As câmeras mostram Alex desferindo pelo menos um soco em Maria Katiane. Há empurrões, arrastos, e claros sinais de agressão física. Meses após a agressão inicial, o casal entra no elevador discutindo. Em determinado momento, ele tenta agarrá-la pelo pescoço. Logo em seguida, Alex puxa Maria de forma brusca para fora da cabine. Ela tenta se segurar — sem sucesso.
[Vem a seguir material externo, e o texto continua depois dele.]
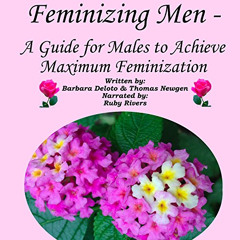 ACCESS EBOOK ☑️ Feminizing Men: A Guide for Males to Achieve Maximum Feminization by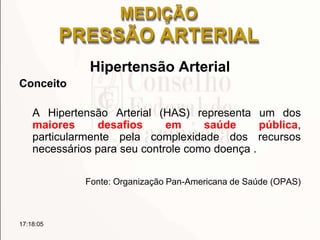 MEDIÇÃO
PRESSÃO ARTERIAL
Hipertensão Arterial
Conceito
A Hipertensão Arterial (HAS) representa um dos
maiores desafios em saúde pública,
particularmente pela complexidade dos recursos
necessários para seu controle como doença .
Fonte: Organização Pan-Americana de Saúde (OPAS)
17:18:05
 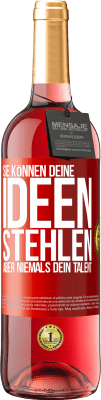 29,95 € Kostenloser Versand | Roséwein ROSÉ Ausgabe Sie können deine Ideen stehlen, aber niemals dein Talent Rote Markierung. Anpassbares Etikett Junger Wein Ernte 2024 Tempranillo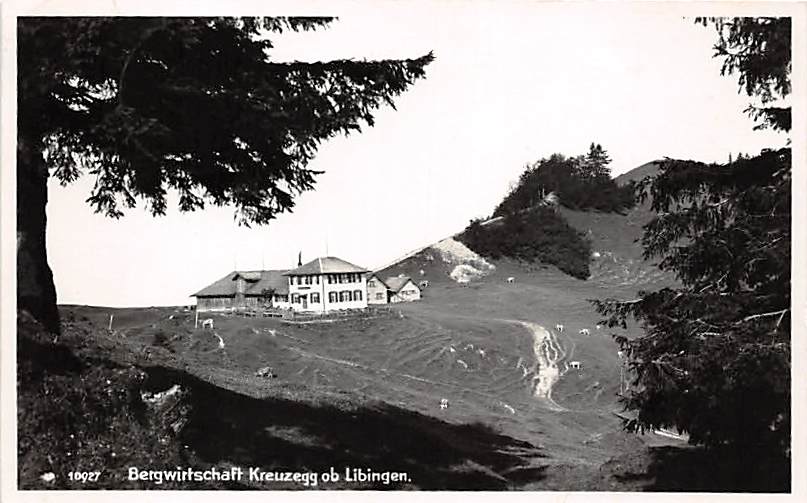 Kreuzegg, Berggasthaus Kreuzegg ob Libingen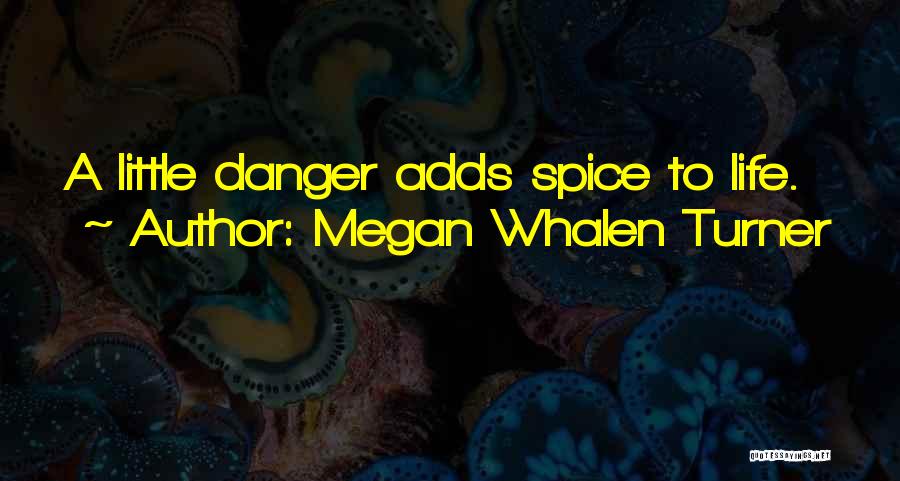 Megan Whalen Turner Quotes: A Little Danger Adds Spice To Life.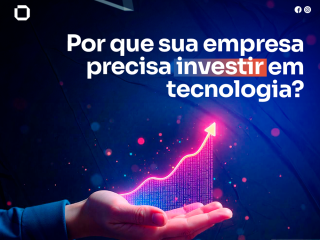 Investir em tecnologia é fundamental para o crescimento da sua empresa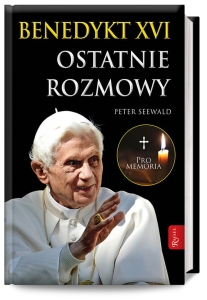 BENEDYKT XVI OSTATNIE ROZMOWY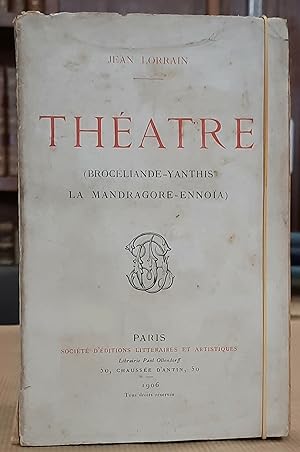 Théâtre. (Brocéliande - Yanths - La Mandragore - Ennoïa)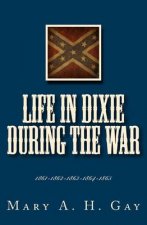 Life In Dixie During The War: 1861-1862-1863-1864-1865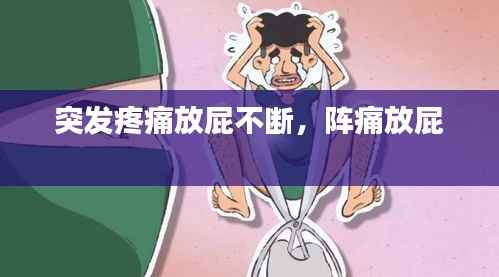 突发疼痛放屁不断,阵痛放屁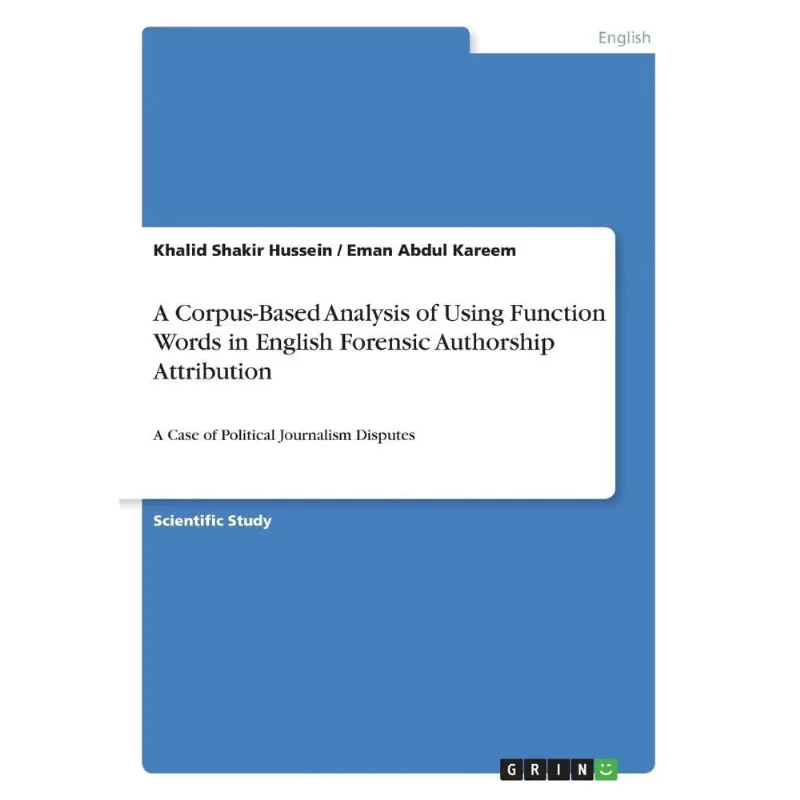 A Corpus-Based Analysis of Using Function Words in English Forensic Authorship Attribution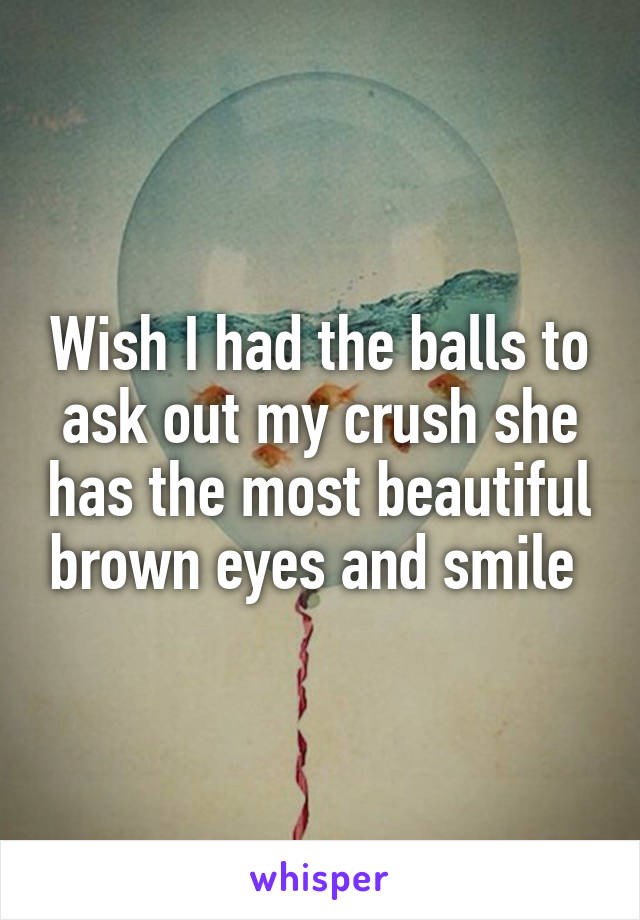 Wish I had the balls to ask out my crush she has the most beautiful brown eyes and smile 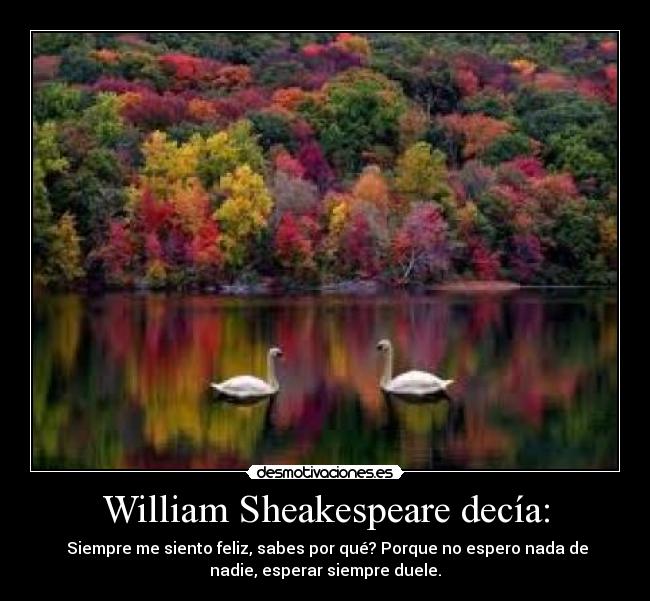 William Sheakespeare decía: - Siempre me siento feliz, sabes por qué? Porque no espero nada de
nadie, esperar siempre duele.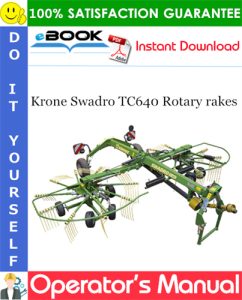 Krone Swadro TC640 Rotary rakes Operator's Manual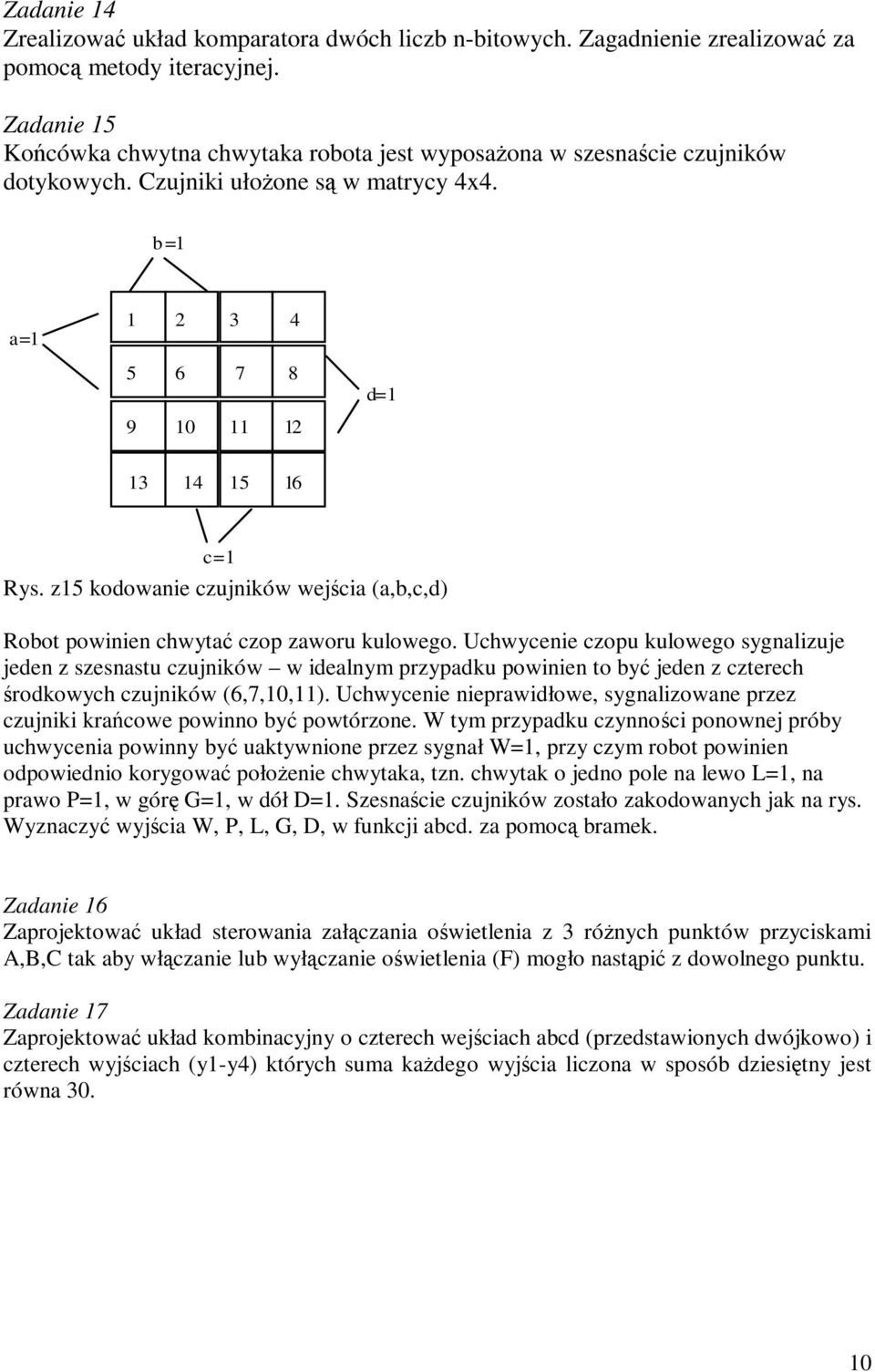 z5 kodowanie czujników wejścia (a,b,c,d) Robot powinien chwytać czop zaworu kulowego.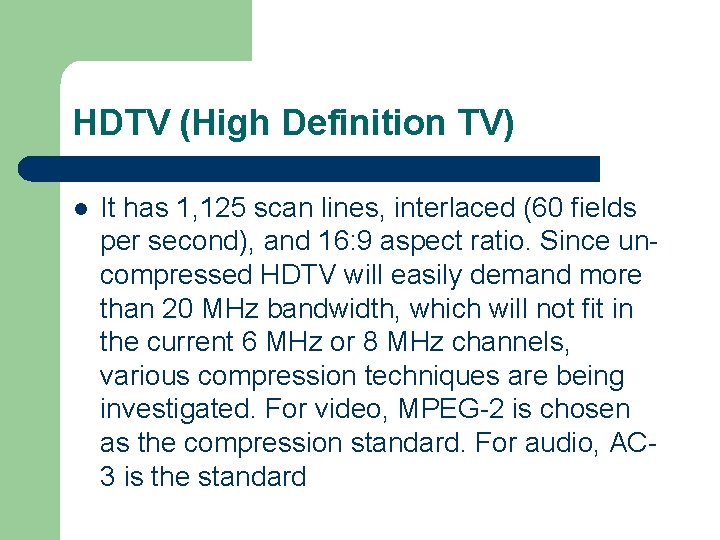 HDTV (High Definition TV) l It has 1, 125 scan lines, interlaced (60 fields HDTV (High Definition TV) l It has 1, 125 scan lines, interlaced (60 fields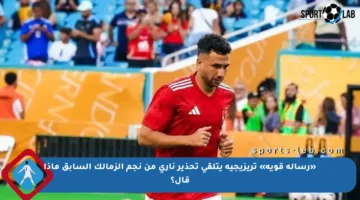 «رسالة قوية» تريزيجيه يتلقى تحذير ناري من نجم الزمالك السابق ماذا قال؟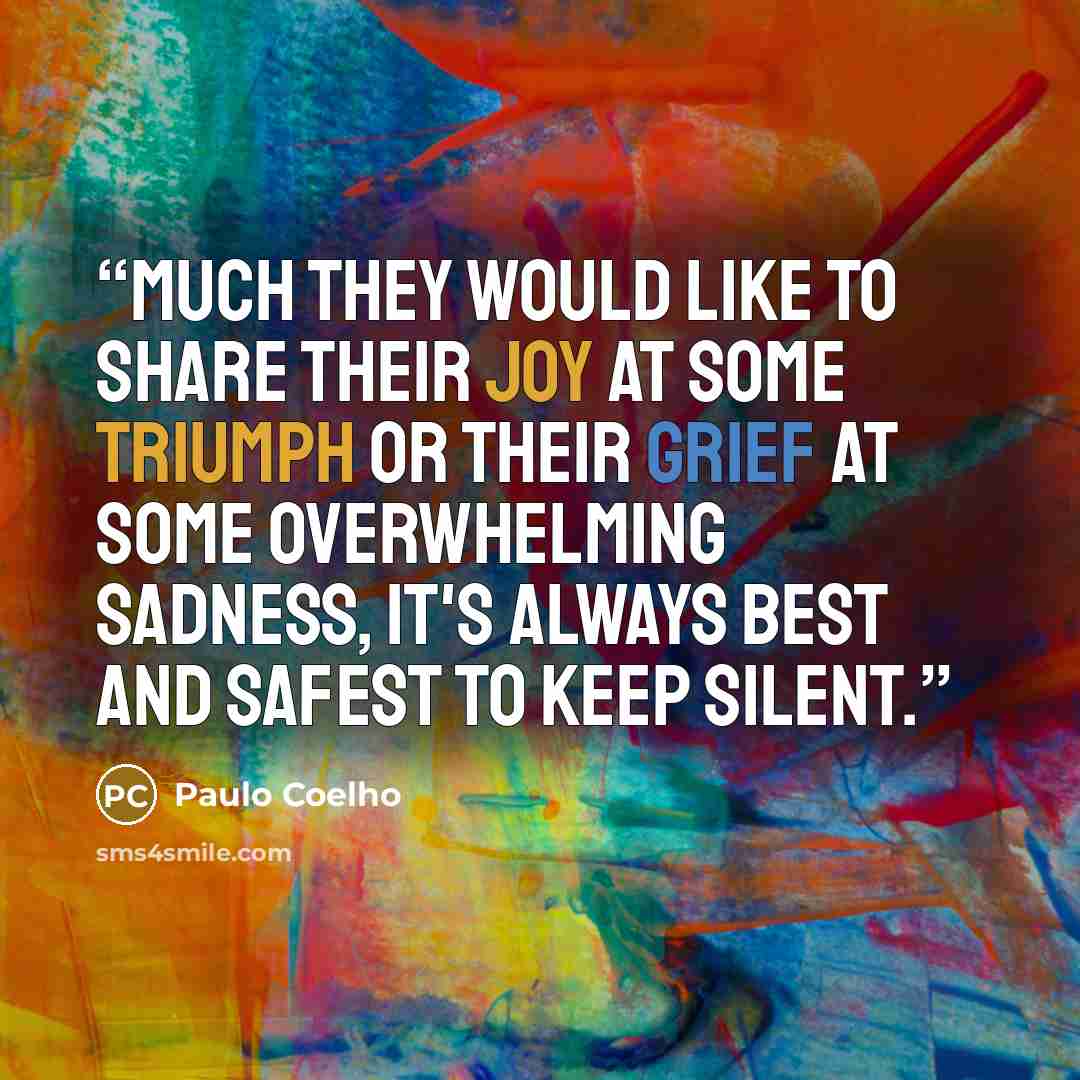 “Much they would like to share their joy at some triumph or their grief at some overwhelming sadness, it's always best and safest to keep silent.” quote by Paulo Coelho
Instantes depois, ela cai do 10º andar. As câmeras mostram Alex voltando sozinho ao elevador, com as mãos na cabeça e sentado — um gesto de aparente choque ou desespero.
Segundo vizinhos, foi ouvido um grito e o som da queda na madrugada, o que motivou a chegada da PM e do SAMU. Ao chegarem, encontraram Maria sem vida e o marido abraçado ao corpo — alegando que ela havia se jogado após uma discussão.
Quem era Maria Katiane
Natural de Crateús, no interior do Ceará, Maria Katiane havia se mudado para São Paulo em busca de oportunidades — e usava as redes sociais para compartilhar sua rotina, com vídeos de cabelo, maquiagem, treinos e viagens. Deixou uma filha pequena que mora no Ceará. Nas redes, familiares clamam por justiça: “Ela não pode mais falar, pois sua voz foi calada por alguém que dizia a amar”, relatou uma tia em uma publicação.
Investigação e prisão

Fotos: Reprodução/Google
A prisão de Alex ocorreu após as filmagens das câmeras de segurança exibirem claras contradições em sua versão — ele dizia que a mulher havia cometido suicídio. Com o avanço da investigação, a hipótese passou a ser de feminicídio. O inquérito está sob responsabilidade do 89º Distrito Policial (Jardim Taboão). Já foram requisitados exames periciais e diligências que buscam elucidar o que realmente ocorreu naquela madrugada.
Esta perda brutal é mais do que uma estatística — é a vida de uma mulher jovem, com sonhos, uma filha, uma busca de recomeço longe de casa. É um alerta contra a violência contra a mulher, contra a banalização do amor quando se torna posse e controle. Que a coragem de Maria Katiane — mesmo nos momentos finais, tentando acalmar o agressor — não se perca no esquecimento. Que sua história desperte repúdio, empatia e ação.